- League: CBA 2006-Jan. 23, 2007 (Announced ceasing of operations)
- Founded: 2006
- Folded: 2007
- History: Utah Eagles 2006–2007
- Arena: Lifetime Activities Center at Salt Lake Community College
- Capacity: 5,000
- Location: Taylorsville, Utah
- Team colors: Red, black, gold, white
- Head coach: Scott Fields
- Ownership: Apex Sportstainment, LLC
- Championships: 0

= Utah Eagles =

The Utah Eagles were a basketball team in the Continental Basketball Association (CBA). They played their games in Taylorsville, Utah, and although they started play in the 2006-2007 season, they folded mid-season.

==2006–2007 season==
The Utah Eagles were owned by Apex Sportstainment, who also owned the Great Falls Explorers and Butte Daredevils at the same time.

The Eagles played their home games at the Lifetime Activities Center on the Redwood Campus of Salt Lake Community College - the same gymnasium used for the NBA's annual Rocky Mountain Revue.

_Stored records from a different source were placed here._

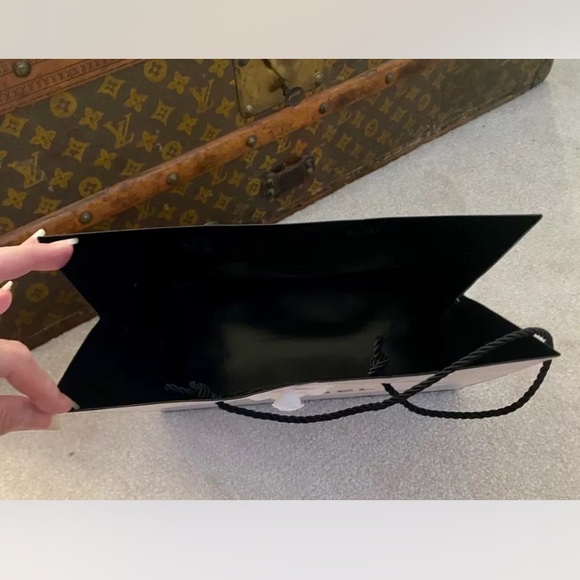 MEDIUM SIZE CHANEL PARIS PAPER CARRIER SHOPPING BAG WHITE CAMELLIA 3D FLOWER EUC - Picture 3 of 5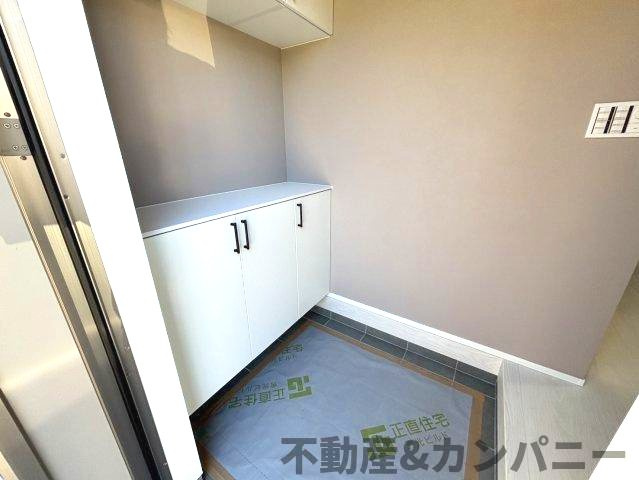 平井町新築戸建　松山市平井町の新築建売住宅の玄関|ゆったりとした玄関です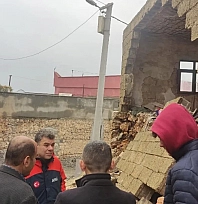Şiddetli yağış bir evi yıktı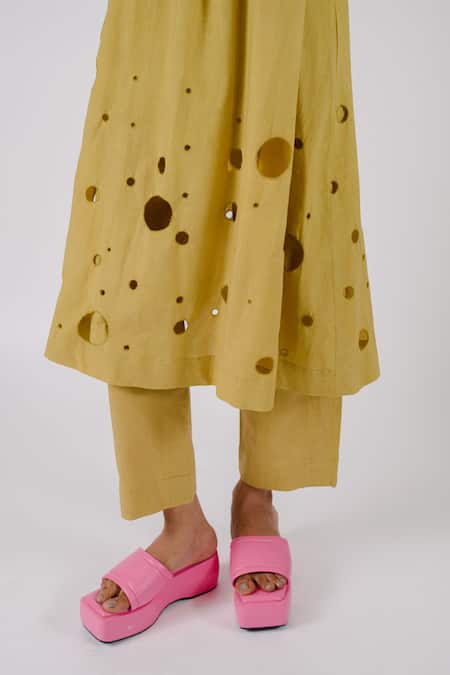 Shop Tussah By Siddhi Shah Green Cotton Cut-work Round Flared Hem Kurta With Pant Online at Aza Fashions Shop_Tussah By Siddhi Shah_Green Cotton Cut-work Round Flared Hem Kurta With Pant _Online_at_Aza_Fashions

The team's roster featured a number of players with local ties, including Harold Arceneaux, a former Weber State player, Bryant Markson, a former University of Utah player and Mike Hall, a former BYU player. John Millsap, the younger brother of Utah Jazz player Paul Millsap, also played for the Eagles. The roster also included talented players from other regions of the country.

Utah won its first game, beating Minot SkyRockets 134–120 on December 2, 2006. It finished its first season with a 6–16 record.

On January 23, 2007, the CBA announced that the team would fold after their game against the Butte Daredevils the following day.

Although the CBA was able to reschedule the remaining opponents' games so that all franchises would finish a 48-game schedule, two games could not be rescheduled and were deemed forfeits by league mandate. Those two losses meant the Eagles finished with a 6–18 record.